Snout to vent length (SVL) and mass were measured for each snake upon hatching and when snakes were recovered for radio-transmitter replacement (every 5-10 months). We presented growth data for snakes that survived long enough to be refitted with radio-transmitters. We presented a summary of the SVL for each snake at each recovery. We compared the masses at hatching among the 4 different clutches using the Kruskal-Wallis test and performed post-hoc tests using the Dunn test. We compared linear growth rates between males and females using the Wilcoxon rank sum test. We used an alpha of 0.05 as a standard for significance.

Movement analysis

We used ArcGIS 10.3 (ESRI, Redlands, CA, USA) to plot and summarize python movement paths. We calculated mean movement distance per day per snake and net distance moved at 2 months, 6 months, 1 year, and final net distance moved within 1 year. We calculated net distance moved by quantifying the straight-line distance between the observed location and the release site [41]. We also investigated differences in movement behavior (net distance and mean distance moved per day) among clutches using ANOVA. Mean distance moved per day was calculated by dividing the net distance moved between locations by the number of days between locations. We presented the maximum observed net distance moved after 2 years, but we do not present mean distance moved per day after 1 year because snakes were too infrequently located for this measurement to be meaningful (located only once per month).

We used ArcGIS 10.3 and R statistical software to assess behavior of individuals released on or close to habitat boundaries (applicable to U and AF clutches). We plotted python movement within different land cover categories using ArcGIS 10.3 and Land Use / Land Cover data from Florida Cooperative Land Cover Map, version 3.0 and merged additional geospatial data on canals and ditches from the South Florida Water Management District and direct observation in the field.

For all clutches, we tested the movement bearings of snakes 10-days post release (when the majority of snakes had moved at least 10 m from the clutch site) to determine whether the initial movement from the clutch site was significantly different from random. We predicted that snakes released in homogenous habitat would disperse randomly from the clutch site (FW and UP), while we predicted that snakes released at habitat boundaries (AF and U) would orient toward preferred habitat. The snakes from the AF clutch were released at a habitat boundary of agricultural fields and forested wetland; north and east of the clutch site contained agricultural canal systems and south of the clutch site contained herbaceous/woody wetland. We used the V-test to determine whether the initial movement bearings of snakes were significantly oriented toward wetland habitat (south of the clutch site) or canal systems (north/east of the clutch site). The AF clutch was released in close proximity to canals and wetland habitat. We conducted a V-test to determine whether the initial movement bearings of snakes were oriented toward wetland habitat or canal systems (north of the clutch site).

We conducted an additional analysis for the U clutch to determine whether snakes avoided high-intensity urbanized habitat.

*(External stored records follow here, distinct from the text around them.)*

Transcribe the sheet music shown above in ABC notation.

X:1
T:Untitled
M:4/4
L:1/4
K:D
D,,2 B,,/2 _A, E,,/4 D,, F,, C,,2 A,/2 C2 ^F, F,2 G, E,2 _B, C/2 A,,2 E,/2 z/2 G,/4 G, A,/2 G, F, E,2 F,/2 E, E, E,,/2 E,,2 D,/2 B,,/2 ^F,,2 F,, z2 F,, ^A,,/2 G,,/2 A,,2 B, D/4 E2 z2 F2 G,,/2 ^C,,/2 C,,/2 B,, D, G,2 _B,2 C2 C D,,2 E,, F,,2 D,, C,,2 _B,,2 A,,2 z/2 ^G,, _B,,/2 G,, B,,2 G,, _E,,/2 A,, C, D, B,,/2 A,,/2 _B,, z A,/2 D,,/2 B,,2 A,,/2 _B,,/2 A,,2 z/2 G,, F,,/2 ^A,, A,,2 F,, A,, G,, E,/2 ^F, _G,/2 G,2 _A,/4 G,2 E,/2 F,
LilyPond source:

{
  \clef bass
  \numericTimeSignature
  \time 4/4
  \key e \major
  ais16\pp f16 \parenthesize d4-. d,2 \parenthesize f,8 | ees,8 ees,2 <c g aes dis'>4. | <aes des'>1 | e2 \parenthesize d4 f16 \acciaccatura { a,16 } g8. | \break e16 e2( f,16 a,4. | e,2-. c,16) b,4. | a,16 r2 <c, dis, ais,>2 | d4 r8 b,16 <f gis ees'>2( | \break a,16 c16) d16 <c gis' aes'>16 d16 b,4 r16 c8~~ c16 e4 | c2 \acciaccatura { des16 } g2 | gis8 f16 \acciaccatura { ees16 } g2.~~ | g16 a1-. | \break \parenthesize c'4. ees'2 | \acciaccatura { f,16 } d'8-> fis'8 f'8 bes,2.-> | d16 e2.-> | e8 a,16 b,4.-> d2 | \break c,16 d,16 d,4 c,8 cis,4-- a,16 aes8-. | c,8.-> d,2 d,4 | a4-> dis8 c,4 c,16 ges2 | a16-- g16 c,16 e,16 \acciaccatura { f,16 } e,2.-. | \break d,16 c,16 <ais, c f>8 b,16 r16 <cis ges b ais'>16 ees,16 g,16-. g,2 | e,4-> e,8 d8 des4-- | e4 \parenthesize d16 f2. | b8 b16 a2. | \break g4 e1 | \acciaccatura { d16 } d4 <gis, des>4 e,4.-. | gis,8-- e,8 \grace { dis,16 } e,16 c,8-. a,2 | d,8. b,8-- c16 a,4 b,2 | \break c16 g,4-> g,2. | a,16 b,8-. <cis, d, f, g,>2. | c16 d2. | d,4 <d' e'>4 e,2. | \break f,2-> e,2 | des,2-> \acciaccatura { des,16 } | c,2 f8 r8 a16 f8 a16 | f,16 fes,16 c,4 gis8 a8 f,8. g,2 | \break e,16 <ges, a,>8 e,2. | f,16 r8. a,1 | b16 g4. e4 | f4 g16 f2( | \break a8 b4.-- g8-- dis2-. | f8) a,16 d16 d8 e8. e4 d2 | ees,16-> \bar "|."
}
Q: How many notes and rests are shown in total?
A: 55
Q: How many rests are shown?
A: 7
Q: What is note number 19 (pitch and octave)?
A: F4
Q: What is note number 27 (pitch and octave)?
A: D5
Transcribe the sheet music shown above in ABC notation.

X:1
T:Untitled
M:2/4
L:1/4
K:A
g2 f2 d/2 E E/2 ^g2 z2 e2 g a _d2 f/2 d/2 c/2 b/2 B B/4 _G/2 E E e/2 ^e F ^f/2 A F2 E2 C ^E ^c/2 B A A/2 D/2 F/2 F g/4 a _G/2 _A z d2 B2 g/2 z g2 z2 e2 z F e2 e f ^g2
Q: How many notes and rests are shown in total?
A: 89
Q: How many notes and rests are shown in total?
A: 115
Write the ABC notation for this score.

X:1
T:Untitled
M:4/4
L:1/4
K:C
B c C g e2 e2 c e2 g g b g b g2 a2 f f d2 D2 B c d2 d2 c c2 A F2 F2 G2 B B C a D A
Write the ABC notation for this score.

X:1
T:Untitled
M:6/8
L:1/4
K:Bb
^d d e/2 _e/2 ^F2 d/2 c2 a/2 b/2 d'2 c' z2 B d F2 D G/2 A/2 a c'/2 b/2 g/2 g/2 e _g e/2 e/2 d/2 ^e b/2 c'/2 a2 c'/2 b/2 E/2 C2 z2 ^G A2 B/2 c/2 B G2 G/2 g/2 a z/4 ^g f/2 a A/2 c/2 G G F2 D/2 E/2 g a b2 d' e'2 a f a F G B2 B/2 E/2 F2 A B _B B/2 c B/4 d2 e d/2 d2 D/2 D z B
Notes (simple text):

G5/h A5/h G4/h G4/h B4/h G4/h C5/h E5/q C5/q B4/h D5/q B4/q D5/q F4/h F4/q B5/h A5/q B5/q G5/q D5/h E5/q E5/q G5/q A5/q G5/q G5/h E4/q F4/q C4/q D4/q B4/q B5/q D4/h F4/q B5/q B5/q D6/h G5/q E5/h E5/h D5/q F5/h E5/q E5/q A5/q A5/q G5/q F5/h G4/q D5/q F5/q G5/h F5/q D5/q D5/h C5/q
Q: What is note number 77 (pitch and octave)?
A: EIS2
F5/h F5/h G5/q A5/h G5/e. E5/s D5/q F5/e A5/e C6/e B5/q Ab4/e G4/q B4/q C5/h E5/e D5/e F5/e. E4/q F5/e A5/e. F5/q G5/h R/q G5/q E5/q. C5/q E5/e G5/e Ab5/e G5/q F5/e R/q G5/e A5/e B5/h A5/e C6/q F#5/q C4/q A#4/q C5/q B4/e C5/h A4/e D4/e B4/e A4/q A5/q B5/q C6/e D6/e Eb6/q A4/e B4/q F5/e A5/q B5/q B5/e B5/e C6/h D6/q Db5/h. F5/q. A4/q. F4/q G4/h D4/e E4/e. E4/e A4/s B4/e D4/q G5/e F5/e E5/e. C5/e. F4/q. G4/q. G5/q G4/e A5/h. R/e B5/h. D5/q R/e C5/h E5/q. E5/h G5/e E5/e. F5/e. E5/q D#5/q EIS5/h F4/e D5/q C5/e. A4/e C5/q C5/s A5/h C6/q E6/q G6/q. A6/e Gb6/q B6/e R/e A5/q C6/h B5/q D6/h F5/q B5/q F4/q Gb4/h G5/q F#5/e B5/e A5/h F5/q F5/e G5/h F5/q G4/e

The U clutch was released in proximity to, but not directly adjacent to, high-intensity urbanized habitat. We investigated habitat boundary behavior in response to high-intensity urbanization using a Monte Carlo approach by generating 1000 random walk paths for each snake using the empirical distribution of step sizes and starting each simulated snake at the release location of the python clutch [42]. Using an alpha of 0.05, we rejected the null hypothesis of no response to habitat boundary if the observed number of habitat crossings by each python fell into the lower 5% of the frequency distribution of number of boundary crossing events from the randomized paths.